En relisant ces textes, nous sommes interrogés sur notre fidélité à l’alliance que Dieu a conclue avec nous en Jésus, mort et ressuscité. Comme l’alliance avec Moïse, cette nouvelle Alliance en son sang, appelle une fidélité personnelle de chaque croyant, mais aussi une fidélité de l’Eglise à sa mission, Eglise dont nous sommes membres. Quand quelque chose ne me plaît pas dans cette Eglise, je ne peux pas juste dire que l’Eglise, c’est les autres, comprenez le pape, les évêques, les prêtres et les diacres. Je ne peux pas dire : Jésus, oui ; l’Eglise, non. Je suis attaché à Jésus par l’Eglise qui me le fait connaître et qui essaie, malgré l’imperfection de ses membres, de témoigner de Lui, de son amour et de sa miséricorde. Nous sommes l’Eglise, pour reprendre ce titre qu’un groupe de chrétiens s’est donné.

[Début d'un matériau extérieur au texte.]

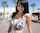 Where can I find this video?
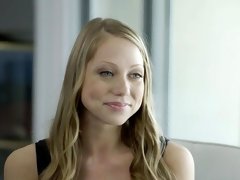 Verga grande, Negro, Rubia, Corridas faciales, Sexo duro, Lencería, Coño, Montar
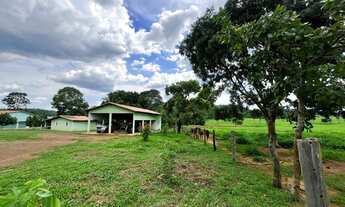 Imagem 6: Fazenda a venda, Próximo a Palmas-TO, Oportunidade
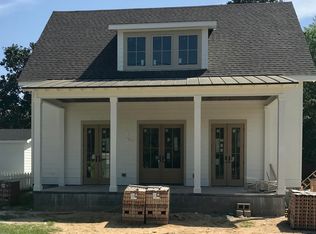 760 2nd St, Pass Christian, MS 39571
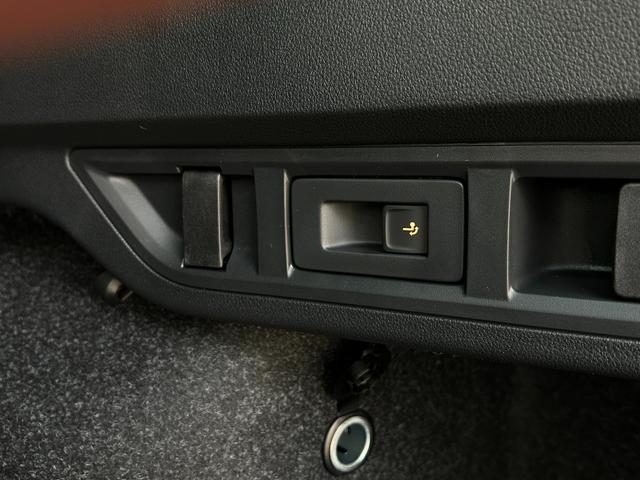 Skoda Octavia Combi RS Kombi 2.0 TSI DSG 265 PS AHK*Panorama*DCC*19"*Android Auto*Navi*SHZ*360&deg;*E-Heck 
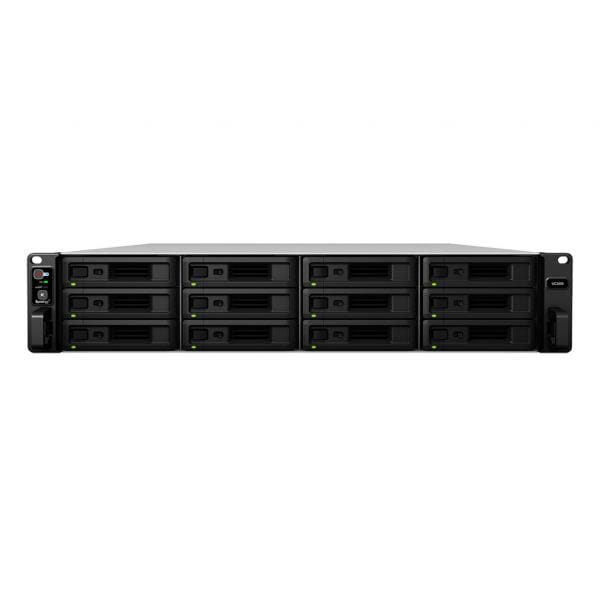 Synology UC3200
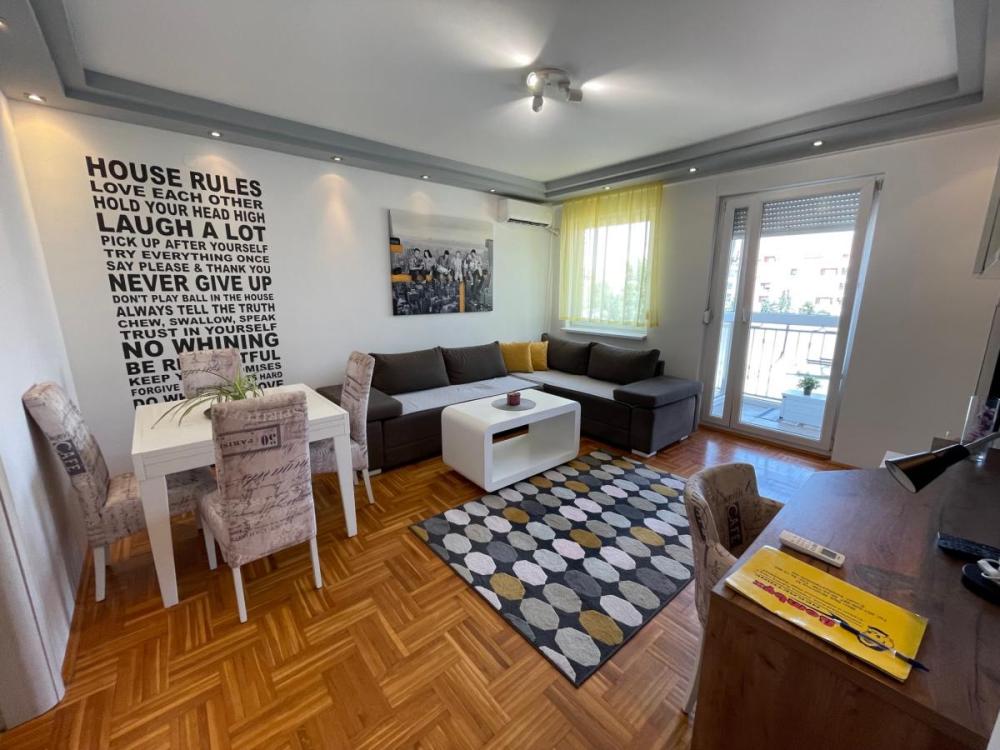 Glavna slika oglasa 378458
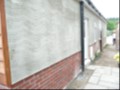 Loft Conversion and Extension Harnham
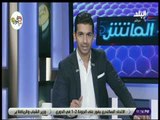 الماتش - أول تعليق من المدير الفني للنادي الأهلي بعد الفوز علي وفاق سطيف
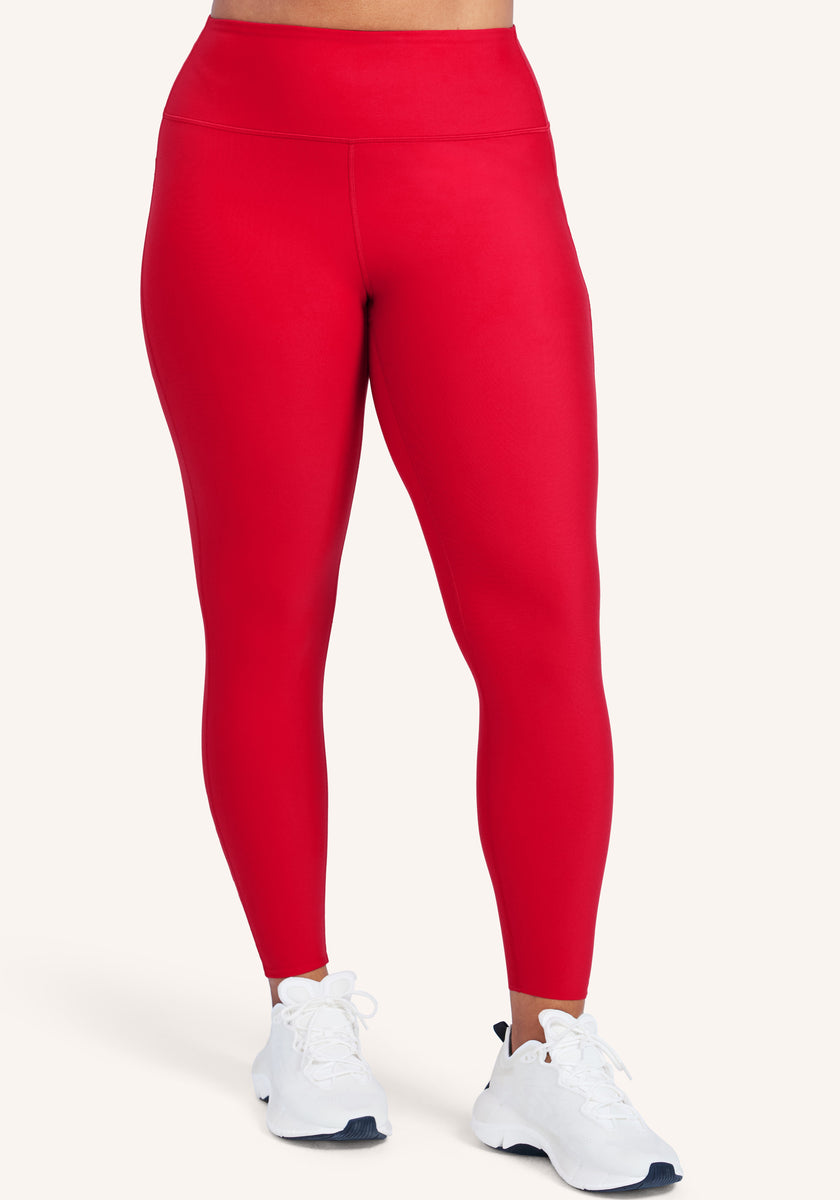 Plus size 3x leggings best sale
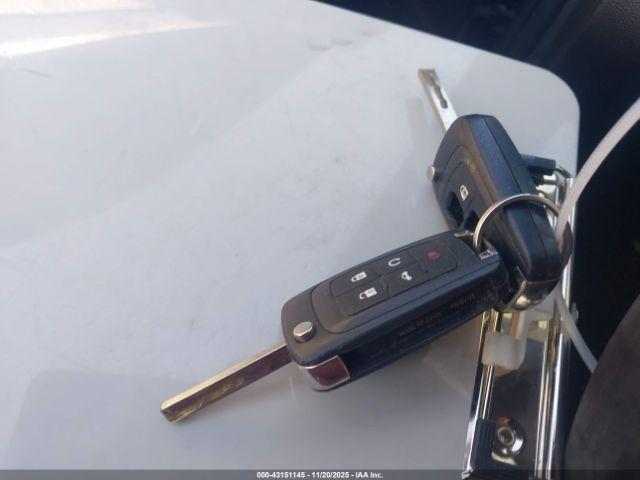 Chevrolet Camaro 2ls Image 11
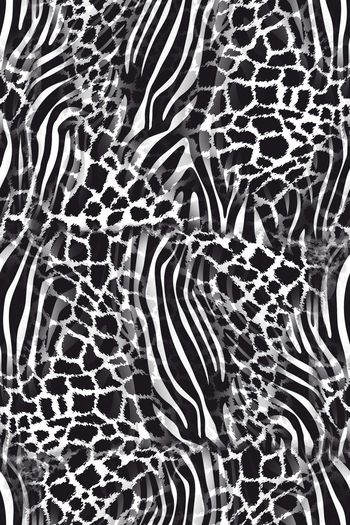 老虎印花华亿平台图片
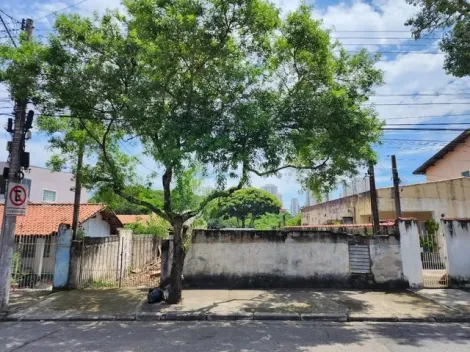 Sao Jose dos Campos Parque Industrial Terreno Venda R$602.000,00  Area do terreno 300.00m2 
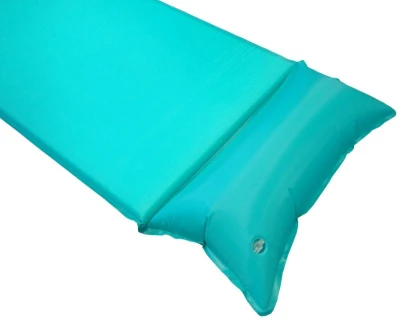 Kubisport Karimatka samonafukovací 2,5cm Kubisport Karimatka samonafukovací 2,5cm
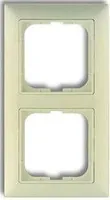 RAAM 2-NE ABB BEEŽ BASIC55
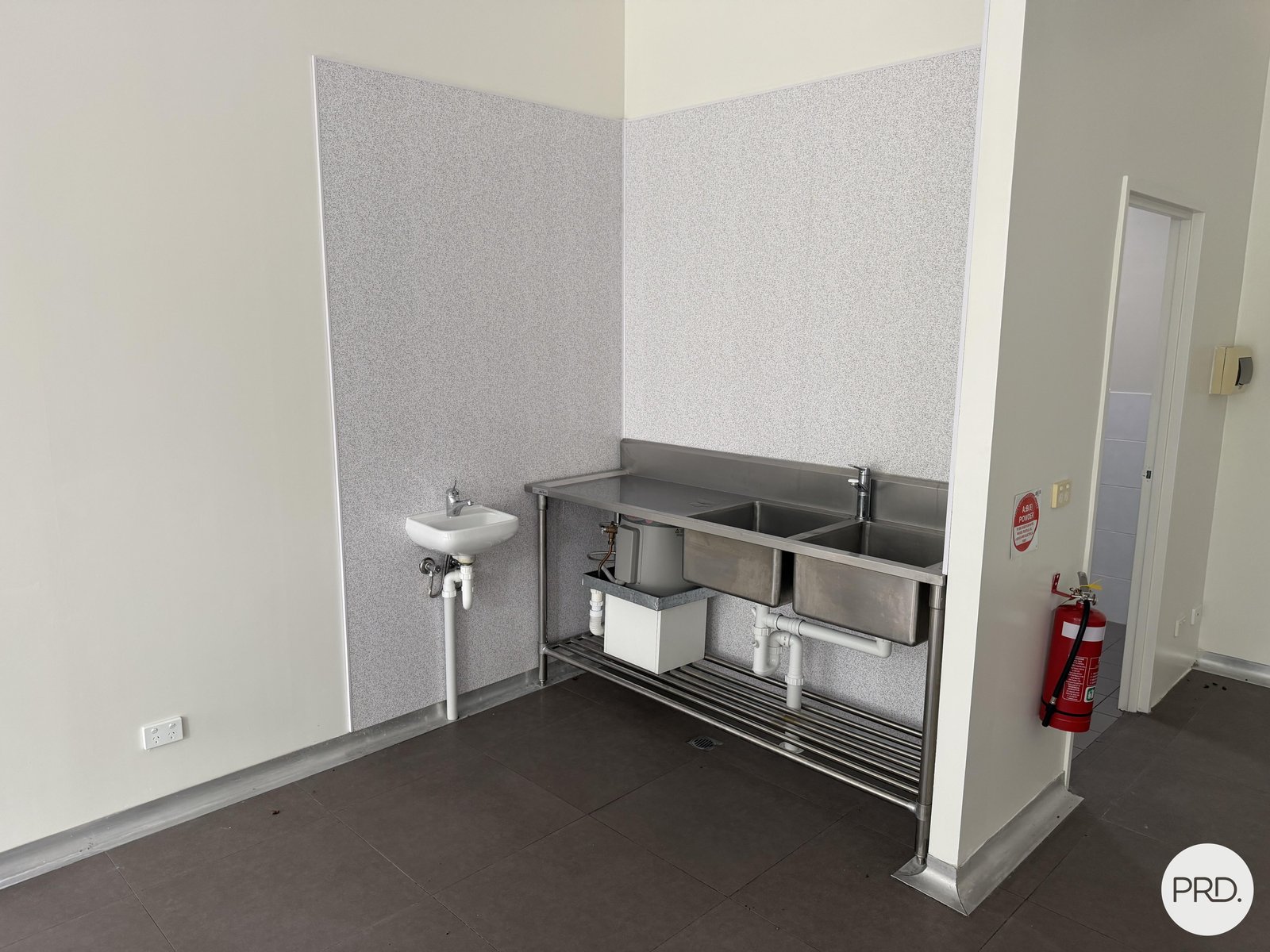 Shop 2/19A-21 Northumberland Street LIVERPOOL 7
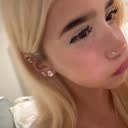 @kayuloveme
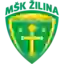 VIX Zilina (Women)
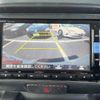honda n-box 2014 CFJ1523537 image 7
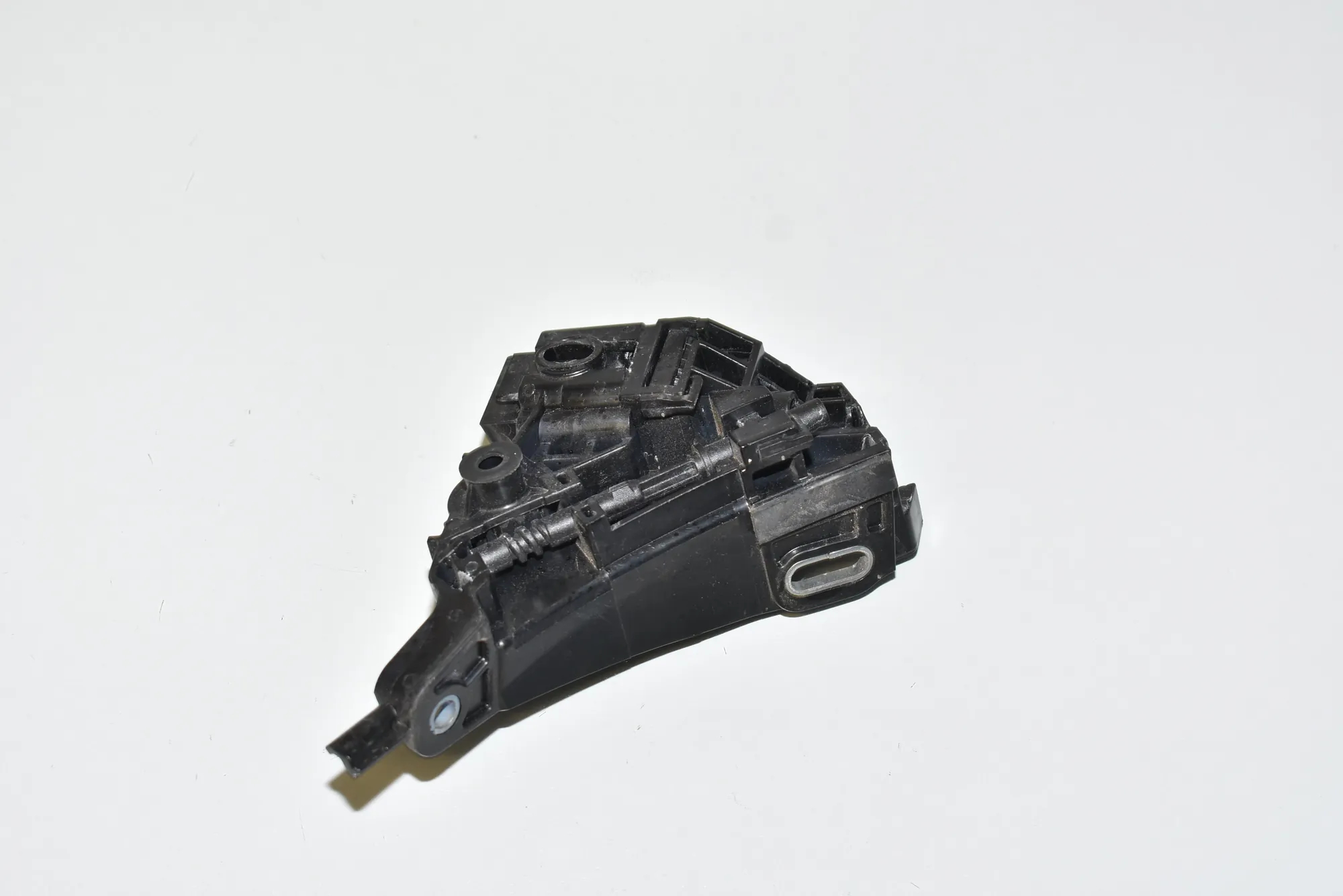 Other Control Units – OEM 51247433293 · BMW 6 Gran Turismo (G32) (2017 - -) 640 i 2018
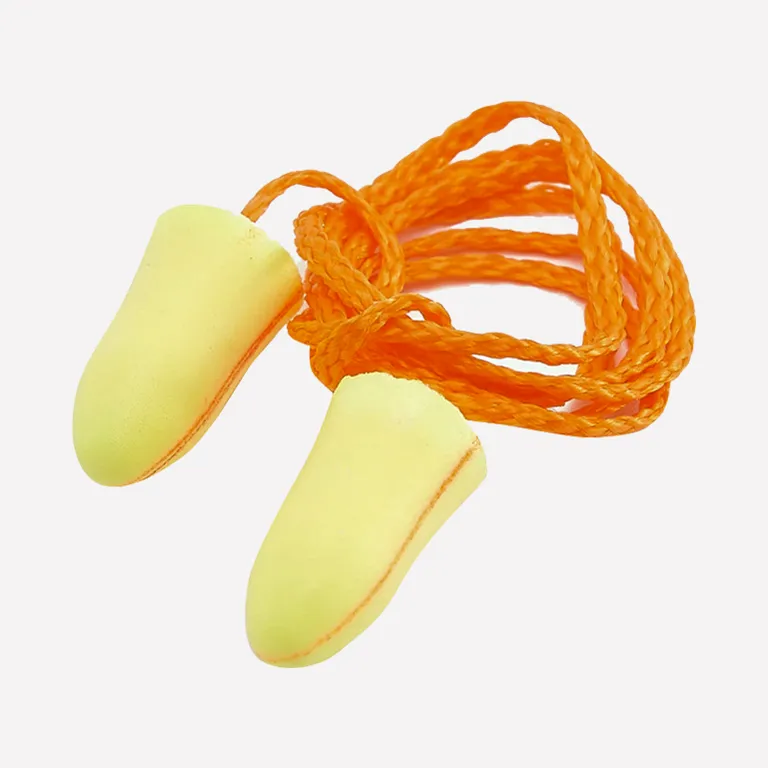 Ампаро / Противошумные вкладыши Лайтвей с кордом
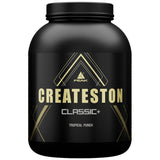 Createston/Classic+ - 3090 грама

Oui, mais nous sommes l’Eglise dans chacun de ses aspects, les bons comme les mauvais. Nous sommes l’Eglise sainte, parce que Dieu est Saint et nous appelle à partager sa sainteté. Mais nous sommes aussi l’Eglise pécheresse parce que, collectivement et individuellement, nous ne sommes pas encore parfaits comme Dieu est parfait. Que l’écoute renouvelée de la Parole de Dieu et la communion à son Eucharistie nous donnent d’approfondir notre fidélité à Dieu… qui nous est toujours fidèle, que nous soyons saints ou pécheurs. Amen.